• **Activity**
Each line below that contains "viewBox" should be counted; give the total alone.

• **Dataset records**
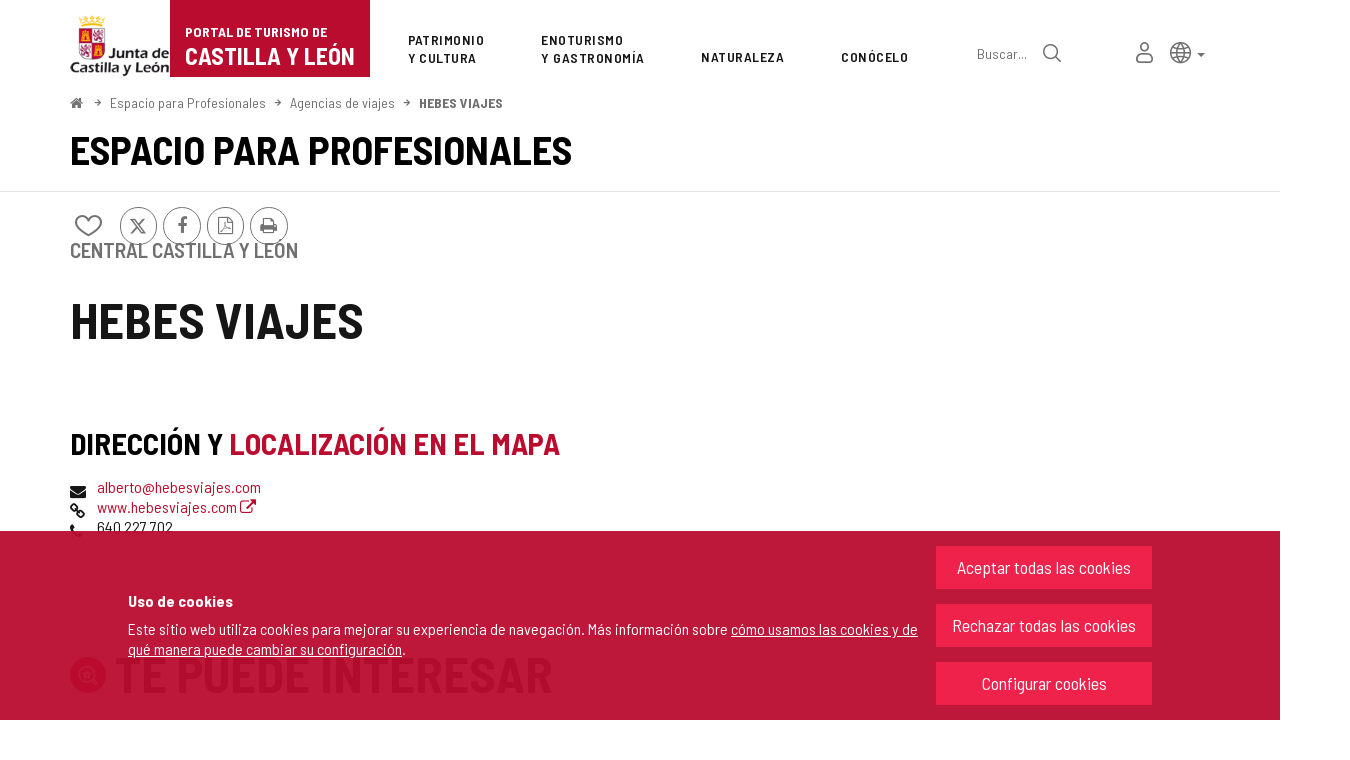

--- FILE ---
content_type: text/xml;charset=UTF-8
request_url: https://www.turismocastillayleon.com/cm/turismocyl/tkAuthenticationNameAjax?source=/es/espacio-profesionales/agencias-viajes/hebes-viajes&locale=es_ES
body_size: 792
content:
<?xml version="1.0" encoding="UTF-8"?>






<response success="true" login="guest" locked="false">
	<external><![CDATA[
	
	
	<div class="linkContainer login">
		<a href="/cm/turismocyl/tkOAuth?locale=es_ES" onclick="return showBsModalLoginData(this);" class="btn btn-sm btn-gray"><span class="fa fa-lock"></span> <span>Iniciar sesión</span></a>
	</div>
	
]]></external>
<internal><![CDATA[
	
	
	<div class="linkContainer login">
		<a href="https://www.turismocastillayleon.com/cm/tkSSLSign?source=/es/espacio-profesionales/agencias-viajes/hebes-viajes&amp;locale=es_ES" onclick="return showBsModalDialog(this);" title="Iniciar sesión" class="authInternalLogin"><span class="fa fa-lock fa-lg"></span> <span class="sr-only">Iniciar sesión</span></a>
	</div>
	
]]></internal>
</response>


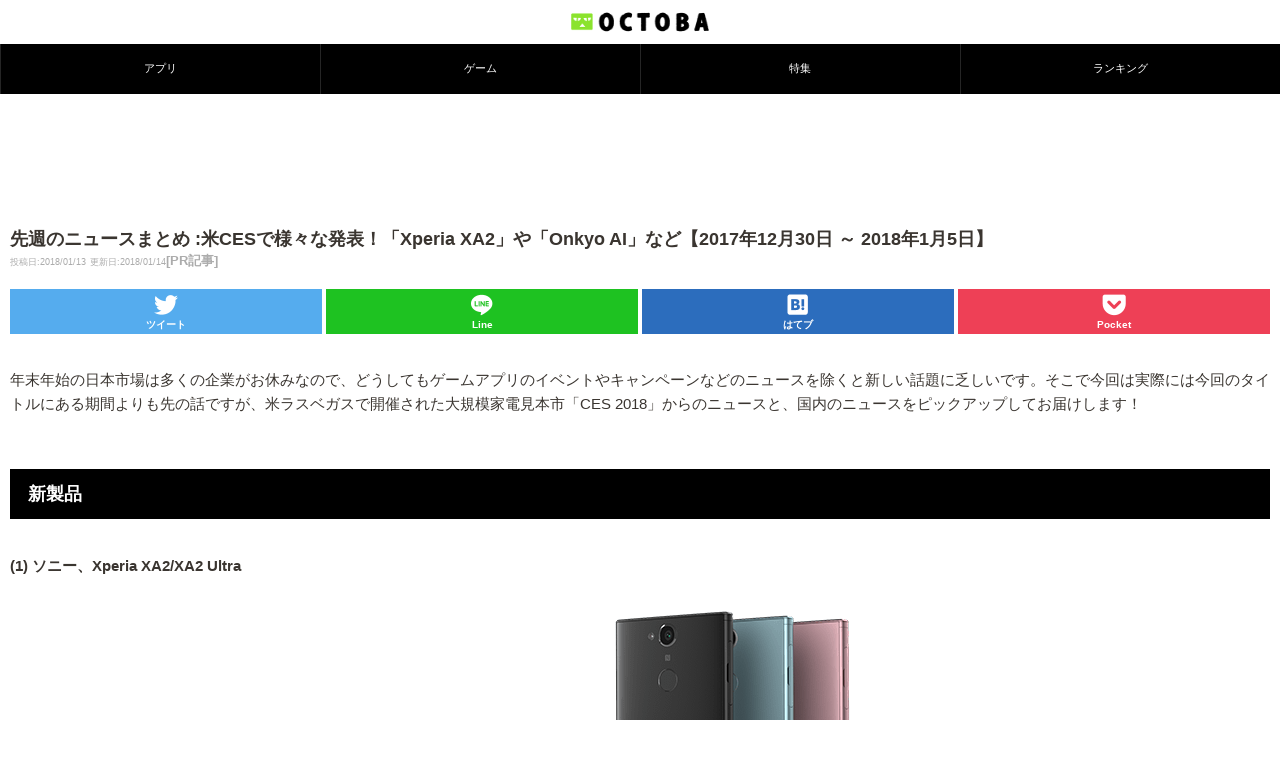

--- FILE ---
content_type: text/html; charset=utf-8
request_url: https://www.google.com/recaptcha/api2/aframe
body_size: 268
content:
<!DOCTYPE HTML><html><head><meta http-equiv="content-type" content="text/html; charset=UTF-8"></head><body><script nonce="TYWH5ppMFEq7mRaVoGg1NQ">/** Anti-fraud and anti-abuse applications only. See google.com/recaptcha */ try{var clients={'sodar':'https://pagead2.googlesyndication.com/pagead/sodar?'};window.addEventListener("message",function(a){try{if(a.source===window.parent){var b=JSON.parse(a.data);var c=clients[b['id']];if(c){var d=document.createElement('img');d.src=c+b['params']+'&rc='+(localStorage.getItem("rc::a")?sessionStorage.getItem("rc::b"):"");window.document.body.appendChild(d);sessionStorage.setItem("rc::e",parseInt(sessionStorage.getItem("rc::e")||0)+1);localStorage.setItem("rc::h",'1768708646004');}}}catch(b){}});window.parent.postMessage("_grecaptcha_ready", "*");}catch(b){}</script></body></html>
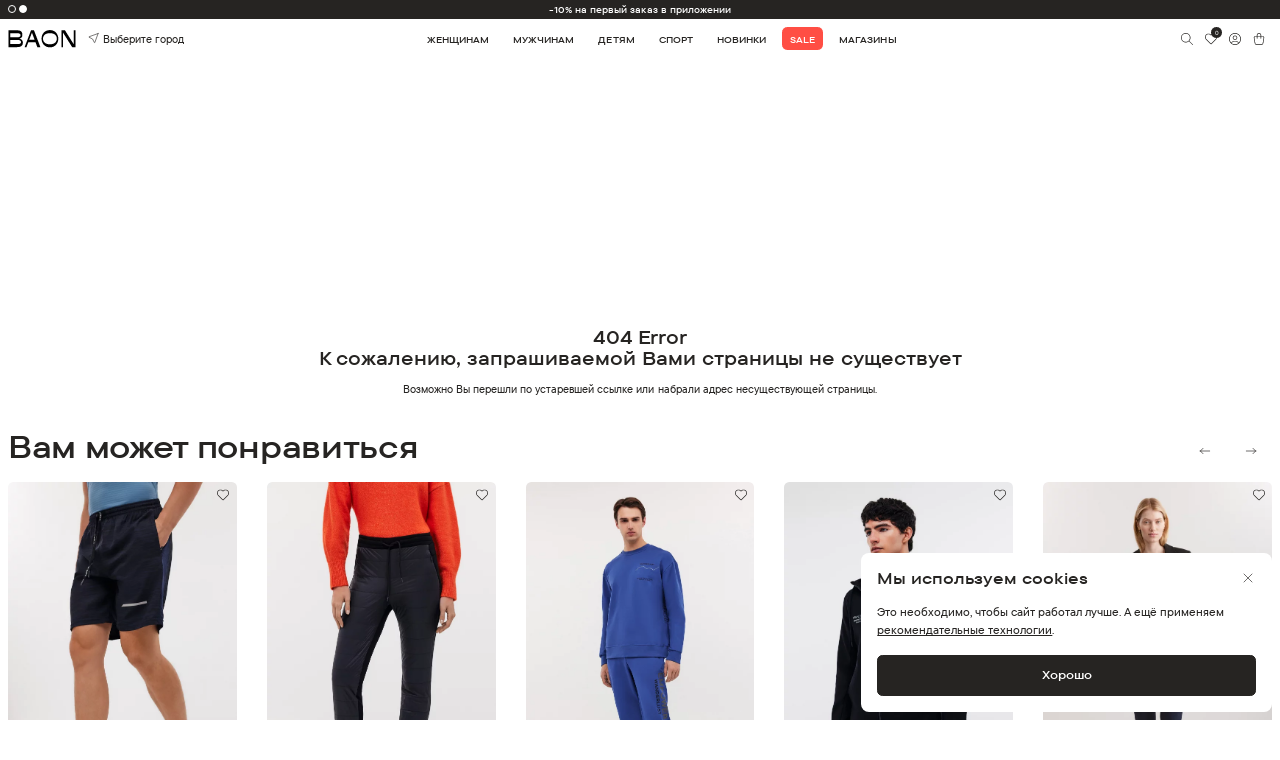

--- FILE ---
content_type: image/svg+xml
request_url: https://baon.ru/img/svg/soc-tg.svg
body_size: 1396
content:
<svg width="32" height="32" viewBox="0 0 32 32" fill="none" xmlns="http://www.w3.org/2000/svg">
<path fill-rule="evenodd" clip-rule="evenodd" d="M5 0H27C29.7614 0 32 2.23858 32 5V27C32 29.7614 29.7614 32 27 32H5C2.23858 32 0 29.7614 0 27V5C0 2.23858 2.23858 0 5 0ZM16.6919 12.0074C15.2589 12.6034 12.3949 13.8371 8.09992 15.7083C7.40248 15.9856 7.03714 16.257 7.00388 16.5223C6.94767 16.9706 7.50915 17.1472 8.27374 17.3876C8.37774 17.4203 8.4855 17.4542 8.59598 17.4901C9.34822 17.7346 10.3601 18.0207 10.8862 18.0321C11.3633 18.0424 11.8959 17.8457 12.4839 17.4419C16.4968 14.7331 18.5683 13.3639 18.6983 13.3344C18.7901 13.3136 18.9172 13.2874 19.0034 13.3639C19.0895 13.4405 19.0811 13.5855 19.0719 13.6244C19.0163 13.8615 16.8123 15.9106 15.6717 16.971C15.3161 17.3015 15.0639 17.536 15.0124 17.5896C14.8969 17.7096 14.7791 17.823 14.666 17.9321C13.9672 18.6058 13.4431 19.111 14.695 19.936C15.2967 20.3325 15.7781 20.6603 16.2584 20.9874C16.7829 21.3446 17.306 21.7009 17.9829 22.1446C18.1554 22.2576 18.3201 22.375 18.4805 22.4894C19.0909 22.9246 19.6393 23.3155 20.3168 23.2532C20.7105 23.217 21.1172 22.8468 21.3237 21.7427C21.8118 19.1335 22.7712 13.4801 22.9929 11.1505C23.0123 10.9464 22.9879 10.6851 22.9683 10.5705C22.9486 10.4558 22.9076 10.2924 22.7586 10.1715C22.582 10.0283 22.3095 9.99805 22.1877 10.0001C21.6335 10.01 20.7834 10.3056 16.6919 12.0074Z" fill="#262422"/>
</svg>


--- FILE ---
content_type: image/svg+xml
request_url: https://baon.ru/static/media/heart-full.c85fefdacd323cb308fa.svg
body_size: 997
content:
<svg width="24" height="24" viewBox="0 0 24 24" fill="#FF4E44" xmlns="http://www.w3.org/2000/svg">
<path d="M19.4993 12.5717L11.9993 19.9997L4.49932 12.5717C4.00463 12.0903 3.61497 11.5117 3.35487 10.8723C3.09478 10.2329 2.96989 9.54664 2.98806 8.85662C3.00624 8.1666 3.16709 7.48782 3.46048 6.86303C3.75388 6.23823 4.17346 5.68094 4.69281 5.22627C5.21216 4.77159 5.82003 4.42938 6.47814 4.22117C7.13624 4.01296 7.83033 3.94327 8.51669 4.01649C9.20306 4.08971 9.86682 4.30425 10.4662 4.64659C11.0656 4.98894 11.5876 5.45169 11.9993 6.00569C12.4129 5.45571 12.9355 4.99701 13.5344 4.65829C14.1334 4.31958 14.7958 4.10814 15.4803 4.03721C16.1647 3.96628 16.8564 4.03739 17.5121 4.24608C18.1678 4.45477 18.7734 4.79656 19.2909 5.25005C19.8084 5.70354 20.2268 6.25897 20.5197 6.88158C20.8127 7.50419 20.9741 8.18057 20.9936 8.8684C21.0132 9.55622 20.8906 10.2407 20.6335 10.8789C20.3763 11.5172 19.9902 12.0955 19.4993 12.5777" stroke="#FF4E44" stroke-linecap="round" stroke-linejoin="round"/>
</svg>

• **Task answer**
2